A produção em larga escala de ultraprocessados, alimentos com diversos aditivos químicos e pouquíssimos valores nutricionais, também é outro fator que interfere na segurança alimentar da população mundial. “Estamos produzindo cada vez mais para uma população cujo consumo alimentar está na raiz das doenças que mais matam no mundo, a qual são as doenças não transmissíveis geradas fundamentalmente pelo avanço dos ultraprocessados. Essa é a ideia do excesso. Nós estamos gerando muito e usando técnicas de excesso de insumos, excesso de produção, mas que não geram abundância de vida.”

A contestação dessa monotonia

“O primeiro sinal de que esse sistema está sendo contestado é que as próprias organizações que estiveram na origem das tecnologias da Revolução Verde estão se dando conta de que esse modelo está esgotado. O Banco Mundial, o Grupo Consultivo da Pesquisa Agrícola Internacional, mas também organizações financeiras, como a organização Mitsubishi, sendo o sétimo grupo financeiro do mundo.
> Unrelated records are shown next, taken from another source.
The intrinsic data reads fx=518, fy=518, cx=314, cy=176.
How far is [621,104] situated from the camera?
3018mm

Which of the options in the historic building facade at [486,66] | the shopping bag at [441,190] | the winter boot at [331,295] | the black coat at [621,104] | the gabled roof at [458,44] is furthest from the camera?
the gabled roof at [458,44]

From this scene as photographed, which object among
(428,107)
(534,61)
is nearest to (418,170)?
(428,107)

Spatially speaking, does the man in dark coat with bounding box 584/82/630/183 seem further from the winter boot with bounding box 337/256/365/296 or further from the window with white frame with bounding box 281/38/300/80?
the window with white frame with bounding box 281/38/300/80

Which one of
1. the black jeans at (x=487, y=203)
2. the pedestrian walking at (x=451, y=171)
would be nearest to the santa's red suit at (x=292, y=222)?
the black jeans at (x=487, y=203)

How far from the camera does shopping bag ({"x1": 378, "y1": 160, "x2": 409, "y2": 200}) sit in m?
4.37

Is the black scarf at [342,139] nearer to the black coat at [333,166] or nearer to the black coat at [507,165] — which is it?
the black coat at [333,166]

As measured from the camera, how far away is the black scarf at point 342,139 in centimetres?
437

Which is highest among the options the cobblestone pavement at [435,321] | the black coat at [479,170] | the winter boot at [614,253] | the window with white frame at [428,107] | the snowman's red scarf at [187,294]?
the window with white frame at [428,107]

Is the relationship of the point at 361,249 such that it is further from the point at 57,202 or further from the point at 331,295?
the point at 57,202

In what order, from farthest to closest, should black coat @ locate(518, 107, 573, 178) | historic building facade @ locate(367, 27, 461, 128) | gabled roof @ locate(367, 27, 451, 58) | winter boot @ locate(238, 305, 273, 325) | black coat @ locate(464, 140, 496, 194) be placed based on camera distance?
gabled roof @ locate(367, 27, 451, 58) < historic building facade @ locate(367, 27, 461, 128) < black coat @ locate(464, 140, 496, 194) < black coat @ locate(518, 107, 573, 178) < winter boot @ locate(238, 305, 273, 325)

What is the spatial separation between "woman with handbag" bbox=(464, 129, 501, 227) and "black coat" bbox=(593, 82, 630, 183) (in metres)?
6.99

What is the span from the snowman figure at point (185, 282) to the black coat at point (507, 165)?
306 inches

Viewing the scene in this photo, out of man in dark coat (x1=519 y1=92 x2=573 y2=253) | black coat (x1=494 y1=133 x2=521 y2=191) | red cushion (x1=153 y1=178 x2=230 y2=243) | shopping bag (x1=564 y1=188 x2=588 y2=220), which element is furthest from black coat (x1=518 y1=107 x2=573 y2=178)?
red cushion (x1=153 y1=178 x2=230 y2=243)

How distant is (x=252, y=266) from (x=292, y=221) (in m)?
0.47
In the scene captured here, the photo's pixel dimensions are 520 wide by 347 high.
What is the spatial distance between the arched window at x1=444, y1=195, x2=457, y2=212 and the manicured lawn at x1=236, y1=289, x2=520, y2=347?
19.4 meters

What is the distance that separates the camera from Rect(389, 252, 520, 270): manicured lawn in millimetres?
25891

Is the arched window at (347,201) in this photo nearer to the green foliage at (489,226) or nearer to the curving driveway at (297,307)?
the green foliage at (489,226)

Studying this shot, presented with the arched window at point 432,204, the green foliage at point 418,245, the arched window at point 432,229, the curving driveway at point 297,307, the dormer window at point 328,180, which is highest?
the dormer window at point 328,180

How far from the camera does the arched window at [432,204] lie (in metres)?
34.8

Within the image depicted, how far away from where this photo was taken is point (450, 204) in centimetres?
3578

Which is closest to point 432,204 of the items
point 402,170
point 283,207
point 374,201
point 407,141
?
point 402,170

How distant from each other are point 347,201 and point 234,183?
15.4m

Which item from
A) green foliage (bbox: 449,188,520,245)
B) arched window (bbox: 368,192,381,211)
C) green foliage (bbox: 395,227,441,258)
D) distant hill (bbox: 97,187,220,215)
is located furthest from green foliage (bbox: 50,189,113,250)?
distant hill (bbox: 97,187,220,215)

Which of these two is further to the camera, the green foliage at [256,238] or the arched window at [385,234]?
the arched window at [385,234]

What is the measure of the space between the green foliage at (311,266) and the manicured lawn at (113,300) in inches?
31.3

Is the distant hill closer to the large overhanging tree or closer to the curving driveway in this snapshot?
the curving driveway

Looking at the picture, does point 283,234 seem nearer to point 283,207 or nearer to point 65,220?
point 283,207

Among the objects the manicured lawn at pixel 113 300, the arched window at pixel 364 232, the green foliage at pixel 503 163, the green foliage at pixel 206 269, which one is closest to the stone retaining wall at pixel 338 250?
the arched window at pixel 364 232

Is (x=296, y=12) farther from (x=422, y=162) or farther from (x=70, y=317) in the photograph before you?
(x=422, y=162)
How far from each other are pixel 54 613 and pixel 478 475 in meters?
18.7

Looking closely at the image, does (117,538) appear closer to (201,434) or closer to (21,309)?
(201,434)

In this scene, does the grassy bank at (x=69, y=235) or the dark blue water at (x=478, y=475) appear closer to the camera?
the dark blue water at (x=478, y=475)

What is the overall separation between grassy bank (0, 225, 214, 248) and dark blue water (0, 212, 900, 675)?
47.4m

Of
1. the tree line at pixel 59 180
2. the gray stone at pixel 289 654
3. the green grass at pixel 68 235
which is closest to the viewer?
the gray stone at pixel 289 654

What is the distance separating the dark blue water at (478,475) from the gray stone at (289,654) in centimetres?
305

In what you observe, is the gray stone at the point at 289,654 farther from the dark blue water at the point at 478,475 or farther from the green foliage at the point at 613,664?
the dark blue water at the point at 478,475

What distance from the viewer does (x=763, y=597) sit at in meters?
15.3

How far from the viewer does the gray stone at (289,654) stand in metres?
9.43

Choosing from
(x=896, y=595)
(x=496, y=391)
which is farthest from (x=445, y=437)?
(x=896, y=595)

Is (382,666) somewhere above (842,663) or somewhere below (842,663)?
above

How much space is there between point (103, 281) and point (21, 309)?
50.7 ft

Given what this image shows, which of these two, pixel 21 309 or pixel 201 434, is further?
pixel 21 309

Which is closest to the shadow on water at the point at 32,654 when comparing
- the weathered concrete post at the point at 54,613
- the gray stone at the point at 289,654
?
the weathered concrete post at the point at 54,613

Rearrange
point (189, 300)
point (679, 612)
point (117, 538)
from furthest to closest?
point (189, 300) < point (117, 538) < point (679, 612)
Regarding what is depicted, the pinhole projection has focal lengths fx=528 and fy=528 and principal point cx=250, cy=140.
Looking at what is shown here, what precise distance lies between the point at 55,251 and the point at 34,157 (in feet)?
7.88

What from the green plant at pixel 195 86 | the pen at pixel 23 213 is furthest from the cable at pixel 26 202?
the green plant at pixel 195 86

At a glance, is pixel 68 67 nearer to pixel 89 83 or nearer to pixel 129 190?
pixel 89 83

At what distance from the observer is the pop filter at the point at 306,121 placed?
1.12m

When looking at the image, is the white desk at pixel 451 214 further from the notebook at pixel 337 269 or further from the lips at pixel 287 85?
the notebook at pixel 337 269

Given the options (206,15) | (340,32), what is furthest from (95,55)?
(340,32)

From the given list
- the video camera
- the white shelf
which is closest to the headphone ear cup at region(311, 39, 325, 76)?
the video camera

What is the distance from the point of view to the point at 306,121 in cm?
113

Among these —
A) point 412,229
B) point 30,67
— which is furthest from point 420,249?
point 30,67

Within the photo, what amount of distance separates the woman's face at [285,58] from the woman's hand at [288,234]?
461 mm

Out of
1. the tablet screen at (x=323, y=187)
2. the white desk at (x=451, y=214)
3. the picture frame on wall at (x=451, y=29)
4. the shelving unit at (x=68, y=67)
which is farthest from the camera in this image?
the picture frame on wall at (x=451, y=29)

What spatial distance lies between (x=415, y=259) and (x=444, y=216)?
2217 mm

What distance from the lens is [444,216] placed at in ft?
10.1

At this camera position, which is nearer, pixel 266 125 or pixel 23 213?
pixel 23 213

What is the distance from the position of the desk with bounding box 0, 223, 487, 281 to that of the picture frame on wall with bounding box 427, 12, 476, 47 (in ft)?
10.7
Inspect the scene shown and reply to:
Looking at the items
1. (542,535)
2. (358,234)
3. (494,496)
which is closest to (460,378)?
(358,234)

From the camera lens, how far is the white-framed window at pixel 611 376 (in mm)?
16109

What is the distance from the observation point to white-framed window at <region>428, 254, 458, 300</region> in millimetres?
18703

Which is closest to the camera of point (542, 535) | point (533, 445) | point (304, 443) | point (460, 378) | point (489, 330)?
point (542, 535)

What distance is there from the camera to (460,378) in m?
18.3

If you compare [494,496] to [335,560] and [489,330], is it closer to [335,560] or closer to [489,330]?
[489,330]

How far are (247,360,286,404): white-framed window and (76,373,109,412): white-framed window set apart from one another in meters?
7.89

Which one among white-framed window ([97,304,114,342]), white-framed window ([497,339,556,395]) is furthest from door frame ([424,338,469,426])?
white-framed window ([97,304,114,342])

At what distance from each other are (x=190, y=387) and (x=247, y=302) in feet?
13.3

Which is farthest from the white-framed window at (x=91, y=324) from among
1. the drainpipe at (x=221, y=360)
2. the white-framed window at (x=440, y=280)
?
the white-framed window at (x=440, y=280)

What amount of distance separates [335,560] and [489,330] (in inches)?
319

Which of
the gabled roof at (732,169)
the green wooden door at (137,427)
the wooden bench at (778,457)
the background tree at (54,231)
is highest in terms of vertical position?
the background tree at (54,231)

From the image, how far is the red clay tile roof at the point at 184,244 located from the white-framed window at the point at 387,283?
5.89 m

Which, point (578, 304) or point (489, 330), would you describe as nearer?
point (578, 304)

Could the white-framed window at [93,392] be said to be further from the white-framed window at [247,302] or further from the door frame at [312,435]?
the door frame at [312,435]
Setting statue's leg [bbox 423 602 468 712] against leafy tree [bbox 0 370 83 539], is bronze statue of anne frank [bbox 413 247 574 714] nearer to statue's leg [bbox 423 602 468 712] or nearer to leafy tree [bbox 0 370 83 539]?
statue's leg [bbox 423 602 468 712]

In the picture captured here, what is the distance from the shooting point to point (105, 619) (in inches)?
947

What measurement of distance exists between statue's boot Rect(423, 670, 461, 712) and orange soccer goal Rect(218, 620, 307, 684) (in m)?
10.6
A Mitsubishi, inclusive, lançou recentemente um relatório mostrando como os ultraprocessados e o consumo em larga escala pelos animais de antibióticos são ameaças às próprias empresas, aos lucros das empresas.” O fato desta contestação estar partindo de grandes instituições e grupos financeiros, não apenas de organizações ativistas, mostra como essa realidade pode se transformar.

Como o Brasil e a América Latina podem contribuir

A melhor forma de contribuição dos países latino-americanos para transformar essa realidade é através da agricultura tropical regenerativa, que utiliza de técnicas que prezam o bem-estar do solo e não uma produção agressiva em larga escala. “A ciência do século XXI valoriza muito o que está abaixo do solo, os microrganismos, os fungos, em comparação à ciência do século passado. E é nos trópicos que se concentra a maior densidade de vida do planeta, o maior potencial de desenvolvimento da agropecuária, baseada numa ciência que valoriza a vida e não vê ela como inimiga”, finaliza Abramovay.